═════ Given text
Last month, I reviewed the Tyndall Center report on China’s Energy Transition: Pathways for Low Carbon Development and expressed three specific concerns.  Since then, I’ve had an opportunity to exchange emails with Dr. Wang Tao (pictured right), one of the co-authors of the report.  He has taken time to address my questions and has graciously agreed to have his explanations posted here.

Here are the concerns I raised on my last post, rephrased for clarity, and Dr. Wang’s responses.

1.  In choosing a global carbon budget for the report’s scenario analysis, a target of 450 ppm of carbon dioxide, which translates to roughly 550 ppm carbon dioxide equivalent, is used.  Is 550ppm CO2e a safe target, especially considering what we know about negative feedback loops and runaway climate change?

No. As many already know, climate change is already happening and there have been many arguments about what is a relatively safe level of carbon concentration to avoid dangerous climate change impacts. The scientific consensus has not been reached; as I have witnessed myself in the Copenhagen climate science congress in March 2009, you can hear people talking about levels from as low as 300 ppm to as high as  550ppm, yet no one is be perfectly sure. I do recognize that the 550 ppm target that we choose  is at the upper end; this does not mean we accept this level as acceptable, but that is the only figure with wide scientific consensus in the IPCC AR4. I would like to reduce it to lower level if there is another widely accepted level. The report has shown that even with 550ppm CO2e it would be very difficult to reach and require significant courage from government to take radical changes soon. It is better to get them moving rather than scare them off at the first place, right? With the same methodology, you could always apply lower CO2 level if wanted, but the trajectories may look scarier. Our choice is rather a compromise between what is ideal and what is practical, as we said in the report.

2. All four low carbon scenarios in the report rely heavily on carbon storage and sequestration (CCS) technology, which has not been proven on a commercial scale.  A good number of people, including GLF, are skeptical about the viability of CCS in the long term because it is, as I’ve put it before “completely unproven [on a commercial scale], imposes an energy penalty, and is very expensive.”  What is your response to skeptics like us?

I am afraid we certainly have different views here. To me, CCS is a must have for China to reduce carbon emission at the rate needed to comply with the carbon emission budget. You probably already see that from our report, although with different development pathways and economic structures, the Chinese economy will in all scenarios have to improve energy efficiency rigorously and develop low carbon energy sources (either renewable or nuclear). But in order to reduce the emission as much as depicted by the trajectory (even just for 550ppm CO2e), there will still be enough coal and oil use that will blow the climate away if unabated. Therefore CCS is a must. I don’t think it is an unproven technology. It is very expensive, but with a carbon price and technology improvement (the large scale will only start in China from 2030), there is a large scope for it to be much more economically viable in the future. And we must ask, are the costs of CCS more expensive than the climate impacts that follow from letting the carbon emission unabated to the atmosphere?
══════════
═════ Records provided
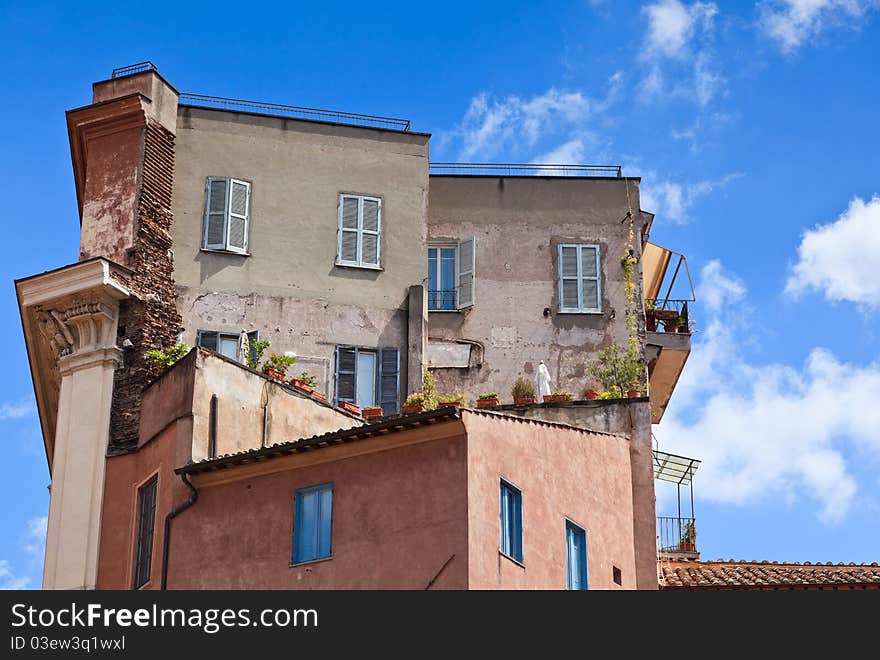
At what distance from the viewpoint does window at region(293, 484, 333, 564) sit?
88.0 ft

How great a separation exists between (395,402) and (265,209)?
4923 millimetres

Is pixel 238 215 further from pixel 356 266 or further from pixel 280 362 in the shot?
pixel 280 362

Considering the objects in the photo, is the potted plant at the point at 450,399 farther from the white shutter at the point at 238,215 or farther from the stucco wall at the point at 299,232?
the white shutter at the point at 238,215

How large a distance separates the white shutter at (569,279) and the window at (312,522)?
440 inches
══════════
- _The tasks_:
1. In the records, swap "potted plant" for "floor lamp" in every line from the one containing "Considering the objects" through the end of the records. Leave everything else unchanged, and return only those lines.
2. Pick up the text on China's low carbon energy report and continue it after its last sentence.

- _Task-by-task answers_:
1.
Considering the objects in the photo, is the floor lamp at the point at 450,399 farther from the white shutter at the point at 238,215 or farther from the stucco wall at the point at 299,232?
the white shutter at the point at 238,215

How large a distance separates the white shutter at (569,279) and the window at (312,522)?
440 inches

2.
The major barrier for CCS is not technical, but financial. Because the externality cost of carbon emission or the external benefit of CCS in avoiding climate change are not taken into account, there is no incentives to use CCS that will only cost power plants and customers more. But when the price mechanism is put right, it would be too expensive to use coal and not to have CCS! Of course financing mechanism is never an easy topic either.

[GLF note:  See this excellent new overview on China's CCS activities by ClimateWire, posted on the NYTimes.com]

3. The low carbon scenarios envision a shift away from manufacturing towards the service and high tech industries-will those latter sectors be able to provide the same amount of jobs to maintain social order?  Does this also mean China is outsourcing is highly pollutive heavy industry to other countries? Relatedly, how feasible is it for the scenarios to have agriculture, a historically and socially important sector, shrink form 15% today to about 3 to 5%.

The service and high tech and high value added industry actually provide more jobs than many heavy industries as the latter one is capital intensive or energy intensive. The service industry is a labor and skill intensive industry. If you look at the cases of US, UK, and many other developed countries, you will realize economic structural change to service and high tech industries does not create a problem of, but is instead a solution to, the unemployment issue.

For manufacturing outsourcing, you are right to question if China can outsource its manufacturing sector in the future in the way that US and EU have done before. However, there are two trends worth nothing–first, China might well reach a infrastructure saturation by 2030 and may therefore have to seriously reduce its demand on heavy industrial products; second, the heavy industries are already flowing out of China to other less developing countries because of various reasons. Theses countries will have much more lax requirements on emission than China, e.g. Vietnam and Malaysia. The key is to have high energy efficiency in these new built industries in less developed countries so they don’t follow the same track as China did.

As for agriculture, our report does not say that sector is going to shrink in absolute terms, not at all. But the value added from agriculture will be much less than service and other high value added industries, which grow much faster, therefore agriculture’s share in the whole economy reduced. Look at the economy structure of developed countries we provide in our report and you will realize it is not a strange imagination we have but the general economic trend.  In this case, we are simply accelerating this same trend in China.

Dr. Wang Tao is trained as an environmental economist, receiving his Masters and PhD from the University of York in the UK, previously studying for a Bachelors of Science from Fudan University in environmental science.  His recent research focuses on China’s energy and climate policy in the future, and how energy policy and low carbon technology could help China to transit to a low carbon economy. In addition to his postings at the Tyndall Center and University of Sussex, he has published articles recently for Climate Policy, the Tyndall Center, and the United Nations Human Development Report. Dr Wang is also interested in low carbon technology transfer to developing countries and has contributed to a recent report on the embodied carbon emissions in China’s international trade and their implications for international climate and trade policies. Tao remains keenly interested in the interfaces between policy, technology and business, especially in China.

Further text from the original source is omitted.